Observations rares de lynx
L'analyse des données collectées au cours des cinq derniers hivers a révélé un résultat surprenant : les observations de lynx étaient extrêmement rares dans la zone cible. Les densités moyennes de population déterminées par les chercheurs de l'Université de Berne ne s'élevaient qu'à 0,32 lynx pour 100 km² d'habitat potentiellement colonisable sur l'ensemble du canton. C'est nettement moins que dans des régions comparables des Alpes suisses (1,4 à 2 lynx/100 km²) ou du Jura (jusqu'à 3,6 lynx/100 km²). Sur l'ensemble de la période d'étude, seuls 15 individus différents ont pu être recensés.
La grande majorité d'entre eux a été observée dans le nord-ouest du canton, à proximité des populations de lynx dynamiques du Préalpes occidentales (cantons de Vaud et de Fribourg).
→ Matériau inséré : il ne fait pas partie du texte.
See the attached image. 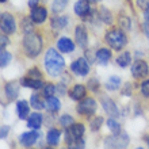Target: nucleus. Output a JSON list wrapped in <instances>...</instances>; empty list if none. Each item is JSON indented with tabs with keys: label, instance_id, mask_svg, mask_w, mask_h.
I'll list each match as a JSON object with an SVG mask.
<instances>
[{
	"label": "nucleus",
	"instance_id": "obj_47",
	"mask_svg": "<svg viewBox=\"0 0 149 149\" xmlns=\"http://www.w3.org/2000/svg\"><path fill=\"white\" fill-rule=\"evenodd\" d=\"M145 141H146V145H148V148H149V136H146V138H145Z\"/></svg>",
	"mask_w": 149,
	"mask_h": 149
},
{
	"label": "nucleus",
	"instance_id": "obj_25",
	"mask_svg": "<svg viewBox=\"0 0 149 149\" xmlns=\"http://www.w3.org/2000/svg\"><path fill=\"white\" fill-rule=\"evenodd\" d=\"M99 18L107 24L113 23V14L110 12V10H107V8L103 7V6L99 8Z\"/></svg>",
	"mask_w": 149,
	"mask_h": 149
},
{
	"label": "nucleus",
	"instance_id": "obj_29",
	"mask_svg": "<svg viewBox=\"0 0 149 149\" xmlns=\"http://www.w3.org/2000/svg\"><path fill=\"white\" fill-rule=\"evenodd\" d=\"M22 30H23L24 34L33 33V30H34V20L29 19V18H23L22 19Z\"/></svg>",
	"mask_w": 149,
	"mask_h": 149
},
{
	"label": "nucleus",
	"instance_id": "obj_45",
	"mask_svg": "<svg viewBox=\"0 0 149 149\" xmlns=\"http://www.w3.org/2000/svg\"><path fill=\"white\" fill-rule=\"evenodd\" d=\"M144 19H145V22H149V8L145 10V12H144Z\"/></svg>",
	"mask_w": 149,
	"mask_h": 149
},
{
	"label": "nucleus",
	"instance_id": "obj_9",
	"mask_svg": "<svg viewBox=\"0 0 149 149\" xmlns=\"http://www.w3.org/2000/svg\"><path fill=\"white\" fill-rule=\"evenodd\" d=\"M71 71L79 76H86L90 72V64L87 63V60L84 57H80L71 64Z\"/></svg>",
	"mask_w": 149,
	"mask_h": 149
},
{
	"label": "nucleus",
	"instance_id": "obj_5",
	"mask_svg": "<svg viewBox=\"0 0 149 149\" xmlns=\"http://www.w3.org/2000/svg\"><path fill=\"white\" fill-rule=\"evenodd\" d=\"M84 130L86 129H84V125H83V123H73V125H71L69 127H67V137H65V140H67L68 145L73 144L79 138H83Z\"/></svg>",
	"mask_w": 149,
	"mask_h": 149
},
{
	"label": "nucleus",
	"instance_id": "obj_37",
	"mask_svg": "<svg viewBox=\"0 0 149 149\" xmlns=\"http://www.w3.org/2000/svg\"><path fill=\"white\" fill-rule=\"evenodd\" d=\"M141 94L145 98H149V79L148 80H144L141 83Z\"/></svg>",
	"mask_w": 149,
	"mask_h": 149
},
{
	"label": "nucleus",
	"instance_id": "obj_30",
	"mask_svg": "<svg viewBox=\"0 0 149 149\" xmlns=\"http://www.w3.org/2000/svg\"><path fill=\"white\" fill-rule=\"evenodd\" d=\"M11 58H12V56H11V53H8L7 50H4V49H1V53H0V67L3 68H6L10 64V61H11Z\"/></svg>",
	"mask_w": 149,
	"mask_h": 149
},
{
	"label": "nucleus",
	"instance_id": "obj_4",
	"mask_svg": "<svg viewBox=\"0 0 149 149\" xmlns=\"http://www.w3.org/2000/svg\"><path fill=\"white\" fill-rule=\"evenodd\" d=\"M106 148H126L129 145V137L126 133L113 134L104 140Z\"/></svg>",
	"mask_w": 149,
	"mask_h": 149
},
{
	"label": "nucleus",
	"instance_id": "obj_12",
	"mask_svg": "<svg viewBox=\"0 0 149 149\" xmlns=\"http://www.w3.org/2000/svg\"><path fill=\"white\" fill-rule=\"evenodd\" d=\"M73 11L80 18H86L87 15L91 14L90 1L88 0H79V1H76V4H74V7H73Z\"/></svg>",
	"mask_w": 149,
	"mask_h": 149
},
{
	"label": "nucleus",
	"instance_id": "obj_41",
	"mask_svg": "<svg viewBox=\"0 0 149 149\" xmlns=\"http://www.w3.org/2000/svg\"><path fill=\"white\" fill-rule=\"evenodd\" d=\"M137 6L145 11V10L149 8V0H137Z\"/></svg>",
	"mask_w": 149,
	"mask_h": 149
},
{
	"label": "nucleus",
	"instance_id": "obj_3",
	"mask_svg": "<svg viewBox=\"0 0 149 149\" xmlns=\"http://www.w3.org/2000/svg\"><path fill=\"white\" fill-rule=\"evenodd\" d=\"M106 42L109 43V46L113 47L114 50H122L125 45L127 43V38H126L125 33L118 29H113L106 34Z\"/></svg>",
	"mask_w": 149,
	"mask_h": 149
},
{
	"label": "nucleus",
	"instance_id": "obj_20",
	"mask_svg": "<svg viewBox=\"0 0 149 149\" xmlns=\"http://www.w3.org/2000/svg\"><path fill=\"white\" fill-rule=\"evenodd\" d=\"M42 125V115L39 113H33L27 118V126L30 129H39Z\"/></svg>",
	"mask_w": 149,
	"mask_h": 149
},
{
	"label": "nucleus",
	"instance_id": "obj_46",
	"mask_svg": "<svg viewBox=\"0 0 149 149\" xmlns=\"http://www.w3.org/2000/svg\"><path fill=\"white\" fill-rule=\"evenodd\" d=\"M90 3H99V1H102V0H88Z\"/></svg>",
	"mask_w": 149,
	"mask_h": 149
},
{
	"label": "nucleus",
	"instance_id": "obj_11",
	"mask_svg": "<svg viewBox=\"0 0 149 149\" xmlns=\"http://www.w3.org/2000/svg\"><path fill=\"white\" fill-rule=\"evenodd\" d=\"M39 138V133L34 129V132H26L19 137V142L24 148H30L36 144V141Z\"/></svg>",
	"mask_w": 149,
	"mask_h": 149
},
{
	"label": "nucleus",
	"instance_id": "obj_2",
	"mask_svg": "<svg viewBox=\"0 0 149 149\" xmlns=\"http://www.w3.org/2000/svg\"><path fill=\"white\" fill-rule=\"evenodd\" d=\"M22 45H23L24 54L30 58H36L42 50V39H41V36L36 34V33L24 34Z\"/></svg>",
	"mask_w": 149,
	"mask_h": 149
},
{
	"label": "nucleus",
	"instance_id": "obj_27",
	"mask_svg": "<svg viewBox=\"0 0 149 149\" xmlns=\"http://www.w3.org/2000/svg\"><path fill=\"white\" fill-rule=\"evenodd\" d=\"M130 61H132V56H130L129 52H125L123 54H121L119 57L117 58V64L119 65L121 68H125L127 67L130 64Z\"/></svg>",
	"mask_w": 149,
	"mask_h": 149
},
{
	"label": "nucleus",
	"instance_id": "obj_16",
	"mask_svg": "<svg viewBox=\"0 0 149 149\" xmlns=\"http://www.w3.org/2000/svg\"><path fill=\"white\" fill-rule=\"evenodd\" d=\"M57 47H58L60 52H63V53H72L74 50V43L73 41H71L69 38L67 37H63V38H60L57 41Z\"/></svg>",
	"mask_w": 149,
	"mask_h": 149
},
{
	"label": "nucleus",
	"instance_id": "obj_38",
	"mask_svg": "<svg viewBox=\"0 0 149 149\" xmlns=\"http://www.w3.org/2000/svg\"><path fill=\"white\" fill-rule=\"evenodd\" d=\"M29 76H30V77H36V79H42V74L38 71V68H31V69L29 71Z\"/></svg>",
	"mask_w": 149,
	"mask_h": 149
},
{
	"label": "nucleus",
	"instance_id": "obj_28",
	"mask_svg": "<svg viewBox=\"0 0 149 149\" xmlns=\"http://www.w3.org/2000/svg\"><path fill=\"white\" fill-rule=\"evenodd\" d=\"M119 86H121V79L118 77V76H111V77L107 80V83H106L107 90H110V91L118 90Z\"/></svg>",
	"mask_w": 149,
	"mask_h": 149
},
{
	"label": "nucleus",
	"instance_id": "obj_6",
	"mask_svg": "<svg viewBox=\"0 0 149 149\" xmlns=\"http://www.w3.org/2000/svg\"><path fill=\"white\" fill-rule=\"evenodd\" d=\"M76 111L81 115H92L96 111V102L92 98H86L79 100V104L76 106Z\"/></svg>",
	"mask_w": 149,
	"mask_h": 149
},
{
	"label": "nucleus",
	"instance_id": "obj_8",
	"mask_svg": "<svg viewBox=\"0 0 149 149\" xmlns=\"http://www.w3.org/2000/svg\"><path fill=\"white\" fill-rule=\"evenodd\" d=\"M149 73L148 65L142 60H136L132 65V74L134 79H145Z\"/></svg>",
	"mask_w": 149,
	"mask_h": 149
},
{
	"label": "nucleus",
	"instance_id": "obj_19",
	"mask_svg": "<svg viewBox=\"0 0 149 149\" xmlns=\"http://www.w3.org/2000/svg\"><path fill=\"white\" fill-rule=\"evenodd\" d=\"M95 58L98 61L99 64H102V65H106L111 58V52L106 47H102V49H99L96 52V54H95Z\"/></svg>",
	"mask_w": 149,
	"mask_h": 149
},
{
	"label": "nucleus",
	"instance_id": "obj_15",
	"mask_svg": "<svg viewBox=\"0 0 149 149\" xmlns=\"http://www.w3.org/2000/svg\"><path fill=\"white\" fill-rule=\"evenodd\" d=\"M102 106H103V109H104V111H106L110 117L117 118L118 115H119V111H118L117 104H115L110 98H103L102 99Z\"/></svg>",
	"mask_w": 149,
	"mask_h": 149
},
{
	"label": "nucleus",
	"instance_id": "obj_33",
	"mask_svg": "<svg viewBox=\"0 0 149 149\" xmlns=\"http://www.w3.org/2000/svg\"><path fill=\"white\" fill-rule=\"evenodd\" d=\"M73 123H74V119L69 114H64V115L60 117V125L63 126V127H69V126L73 125Z\"/></svg>",
	"mask_w": 149,
	"mask_h": 149
},
{
	"label": "nucleus",
	"instance_id": "obj_24",
	"mask_svg": "<svg viewBox=\"0 0 149 149\" xmlns=\"http://www.w3.org/2000/svg\"><path fill=\"white\" fill-rule=\"evenodd\" d=\"M60 107H61V103H60L58 98H56V96H49L46 100V109L50 113H56V111L60 110Z\"/></svg>",
	"mask_w": 149,
	"mask_h": 149
},
{
	"label": "nucleus",
	"instance_id": "obj_26",
	"mask_svg": "<svg viewBox=\"0 0 149 149\" xmlns=\"http://www.w3.org/2000/svg\"><path fill=\"white\" fill-rule=\"evenodd\" d=\"M30 106L36 110H42L43 107H46V104L42 102V99L38 94H33L31 98H30Z\"/></svg>",
	"mask_w": 149,
	"mask_h": 149
},
{
	"label": "nucleus",
	"instance_id": "obj_10",
	"mask_svg": "<svg viewBox=\"0 0 149 149\" xmlns=\"http://www.w3.org/2000/svg\"><path fill=\"white\" fill-rule=\"evenodd\" d=\"M74 38H76V43L81 49H87V46H88V34H87L84 26L79 24L77 27H76V30H74Z\"/></svg>",
	"mask_w": 149,
	"mask_h": 149
},
{
	"label": "nucleus",
	"instance_id": "obj_14",
	"mask_svg": "<svg viewBox=\"0 0 149 149\" xmlns=\"http://www.w3.org/2000/svg\"><path fill=\"white\" fill-rule=\"evenodd\" d=\"M4 92L8 100H15L19 95V84L16 81H10L4 86Z\"/></svg>",
	"mask_w": 149,
	"mask_h": 149
},
{
	"label": "nucleus",
	"instance_id": "obj_31",
	"mask_svg": "<svg viewBox=\"0 0 149 149\" xmlns=\"http://www.w3.org/2000/svg\"><path fill=\"white\" fill-rule=\"evenodd\" d=\"M67 3L68 0H54L53 4H52V10H53L54 14H60L64 8L67 7Z\"/></svg>",
	"mask_w": 149,
	"mask_h": 149
},
{
	"label": "nucleus",
	"instance_id": "obj_44",
	"mask_svg": "<svg viewBox=\"0 0 149 149\" xmlns=\"http://www.w3.org/2000/svg\"><path fill=\"white\" fill-rule=\"evenodd\" d=\"M37 4H38V0H29V7L30 8L37 7Z\"/></svg>",
	"mask_w": 149,
	"mask_h": 149
},
{
	"label": "nucleus",
	"instance_id": "obj_39",
	"mask_svg": "<svg viewBox=\"0 0 149 149\" xmlns=\"http://www.w3.org/2000/svg\"><path fill=\"white\" fill-rule=\"evenodd\" d=\"M88 87L91 88V91H94V92H96L98 91V87H99V83L96 79H91L90 81H88Z\"/></svg>",
	"mask_w": 149,
	"mask_h": 149
},
{
	"label": "nucleus",
	"instance_id": "obj_23",
	"mask_svg": "<svg viewBox=\"0 0 149 149\" xmlns=\"http://www.w3.org/2000/svg\"><path fill=\"white\" fill-rule=\"evenodd\" d=\"M16 111H18L19 119H26V118H29V113H30L29 103L26 102V100H19V102H16Z\"/></svg>",
	"mask_w": 149,
	"mask_h": 149
},
{
	"label": "nucleus",
	"instance_id": "obj_43",
	"mask_svg": "<svg viewBox=\"0 0 149 149\" xmlns=\"http://www.w3.org/2000/svg\"><path fill=\"white\" fill-rule=\"evenodd\" d=\"M7 43H8V39H7V37L3 34L1 38H0V46H1V49H4V47L7 46Z\"/></svg>",
	"mask_w": 149,
	"mask_h": 149
},
{
	"label": "nucleus",
	"instance_id": "obj_18",
	"mask_svg": "<svg viewBox=\"0 0 149 149\" xmlns=\"http://www.w3.org/2000/svg\"><path fill=\"white\" fill-rule=\"evenodd\" d=\"M22 86L29 87V88H33V90H39L41 87L43 86L42 79H36V77H23L22 79Z\"/></svg>",
	"mask_w": 149,
	"mask_h": 149
},
{
	"label": "nucleus",
	"instance_id": "obj_32",
	"mask_svg": "<svg viewBox=\"0 0 149 149\" xmlns=\"http://www.w3.org/2000/svg\"><path fill=\"white\" fill-rule=\"evenodd\" d=\"M107 127L110 129V132L113 134H118V133H121V126H119V123H118L115 119L113 118H110L109 121H107Z\"/></svg>",
	"mask_w": 149,
	"mask_h": 149
},
{
	"label": "nucleus",
	"instance_id": "obj_48",
	"mask_svg": "<svg viewBox=\"0 0 149 149\" xmlns=\"http://www.w3.org/2000/svg\"><path fill=\"white\" fill-rule=\"evenodd\" d=\"M4 1H6V0H0V3H4Z\"/></svg>",
	"mask_w": 149,
	"mask_h": 149
},
{
	"label": "nucleus",
	"instance_id": "obj_1",
	"mask_svg": "<svg viewBox=\"0 0 149 149\" xmlns=\"http://www.w3.org/2000/svg\"><path fill=\"white\" fill-rule=\"evenodd\" d=\"M43 65H45V69L50 76L56 77V76H60L64 71V67H65V61H64L63 56L58 54V52L50 47L47 49V52L45 53V58H43Z\"/></svg>",
	"mask_w": 149,
	"mask_h": 149
},
{
	"label": "nucleus",
	"instance_id": "obj_22",
	"mask_svg": "<svg viewBox=\"0 0 149 149\" xmlns=\"http://www.w3.org/2000/svg\"><path fill=\"white\" fill-rule=\"evenodd\" d=\"M60 137H61V132L58 129H50L46 134V142L50 146H57Z\"/></svg>",
	"mask_w": 149,
	"mask_h": 149
},
{
	"label": "nucleus",
	"instance_id": "obj_21",
	"mask_svg": "<svg viewBox=\"0 0 149 149\" xmlns=\"http://www.w3.org/2000/svg\"><path fill=\"white\" fill-rule=\"evenodd\" d=\"M68 22H69V18L68 16H63V15H58V16H54L52 19V27L54 30H63V29L67 27Z\"/></svg>",
	"mask_w": 149,
	"mask_h": 149
},
{
	"label": "nucleus",
	"instance_id": "obj_35",
	"mask_svg": "<svg viewBox=\"0 0 149 149\" xmlns=\"http://www.w3.org/2000/svg\"><path fill=\"white\" fill-rule=\"evenodd\" d=\"M56 92V87L53 86V84H46V86L43 87V96L45 98H49V96H53Z\"/></svg>",
	"mask_w": 149,
	"mask_h": 149
},
{
	"label": "nucleus",
	"instance_id": "obj_34",
	"mask_svg": "<svg viewBox=\"0 0 149 149\" xmlns=\"http://www.w3.org/2000/svg\"><path fill=\"white\" fill-rule=\"evenodd\" d=\"M102 125H103V118L102 117H95L94 119L91 121L90 127L92 132H98V130L102 127Z\"/></svg>",
	"mask_w": 149,
	"mask_h": 149
},
{
	"label": "nucleus",
	"instance_id": "obj_7",
	"mask_svg": "<svg viewBox=\"0 0 149 149\" xmlns=\"http://www.w3.org/2000/svg\"><path fill=\"white\" fill-rule=\"evenodd\" d=\"M0 26H1V31L4 34H12L15 33L16 24H15V19L10 12H1L0 15Z\"/></svg>",
	"mask_w": 149,
	"mask_h": 149
},
{
	"label": "nucleus",
	"instance_id": "obj_17",
	"mask_svg": "<svg viewBox=\"0 0 149 149\" xmlns=\"http://www.w3.org/2000/svg\"><path fill=\"white\" fill-rule=\"evenodd\" d=\"M86 87L81 86V84H77L74 86L72 90H69V96H71L73 100H81V99L86 98Z\"/></svg>",
	"mask_w": 149,
	"mask_h": 149
},
{
	"label": "nucleus",
	"instance_id": "obj_13",
	"mask_svg": "<svg viewBox=\"0 0 149 149\" xmlns=\"http://www.w3.org/2000/svg\"><path fill=\"white\" fill-rule=\"evenodd\" d=\"M30 18L34 20V23L41 24V23H43V22L46 20L47 12H46V10H45L43 7H38V6H37V7L31 8V14H30Z\"/></svg>",
	"mask_w": 149,
	"mask_h": 149
},
{
	"label": "nucleus",
	"instance_id": "obj_40",
	"mask_svg": "<svg viewBox=\"0 0 149 149\" xmlns=\"http://www.w3.org/2000/svg\"><path fill=\"white\" fill-rule=\"evenodd\" d=\"M69 148H84V141H83V138H79V140H76V141L73 142V144H71V145H68Z\"/></svg>",
	"mask_w": 149,
	"mask_h": 149
},
{
	"label": "nucleus",
	"instance_id": "obj_42",
	"mask_svg": "<svg viewBox=\"0 0 149 149\" xmlns=\"http://www.w3.org/2000/svg\"><path fill=\"white\" fill-rule=\"evenodd\" d=\"M8 132H10V127L8 126H1V138H6L8 136Z\"/></svg>",
	"mask_w": 149,
	"mask_h": 149
},
{
	"label": "nucleus",
	"instance_id": "obj_36",
	"mask_svg": "<svg viewBox=\"0 0 149 149\" xmlns=\"http://www.w3.org/2000/svg\"><path fill=\"white\" fill-rule=\"evenodd\" d=\"M130 19L127 16H119V26L125 30H130Z\"/></svg>",
	"mask_w": 149,
	"mask_h": 149
}]
</instances>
Au sud du Rhône, en particulier dans le Chablais situé au sud du lac Léman, ainsi que dans les vallées d'Hérens, d'Anniviers et de Turtmann, de même que dans le Goms, le lynx est en revanche une apparition très rare. «C'est d'autant plus étonnant que, dans les années 1980, une densité de lynx bien plus élevée avait encore pu être constatée dans la région entre Nendaz et Brigue», déclare le Prof. Raphaël Arlettaz, responsable de l'étude. 58 pour cent du territoire valaisan peut être considéré comme un habitat potentiellement favorable au lynx. En extrapolant au Valais les valeurs issues des autres régions alpines suisses, on pourrait s'attendre à une population comprise entre 35 et 53 lynx. «Nous sommes pourtant actuellement loin d'une telle densité», déclare Arlettaz. L'étude a désormais été publiée dans la revue scientifique «Bulletin de la Murithienne».
Université de Berne : le braconnage en cause ?
Dans une prochaine étape, les chercheurs souhaitent déterminer pourquoi la densité de lynx en Valais n'est pas plus élevée : le dispositif de suivi par pièges photographiques est-il suffisamment efficace pour un recensement correct des effectifs ? Ou bien les populations de proies (chevreuils et chamois) se trouvent-elles en Valais à un niveau nettement inférieur à celui du reste de l'arc alpin ? Quel rôle joue enfin le braconnage, dont certains titres des médias locaux font état, pour expliquer les chiffres durablement faibles de lynx dans le canton du Valais ?
Raphaël Arlettaz a déjà une hypothèse : «Même si la prudence reste de mise avant de tirer des conclusions définitives, nos dernières analyses, encore non publiées, semblent indiquer que le braconnage, pratiqué peut-être depuis des décennies déjà, constitue un facteur déterminant. Malheureusement, les déclarations fanfaronnes de certaines personnes, reprises volontiers par plusieurs médias, n'ont été prises au sérieux par les autorités compétentes que récemment..»
Il est vrai que par le passé, des cas de braconnage — et, ces dernières années, des rumeurs — ont régulièrement défrayé la chronique dans le plus grand canton alpin de Suisse romande. Certains chasseurs sont même allés jusqu'à se vanter publiquement de vouloir éliminer le lynx. Le plus connu d'entre eux était Lini Paccolat. Fusil en joue, il déclarait fièrement en 2013 à «L'Illustré» qu'il avait posé des collets dans les montagnes et que cela lui avait permis d'abattre au moins dix lynx. Depuis, il ne serait plus actif, mais il aurait des amis «qui s'en chargent», affirmait-il alors, âgé de 90 ans. Des organisations de protection de la nature ont déposé plainte contre lui ; le ministère public a classé l'affaire par la suite.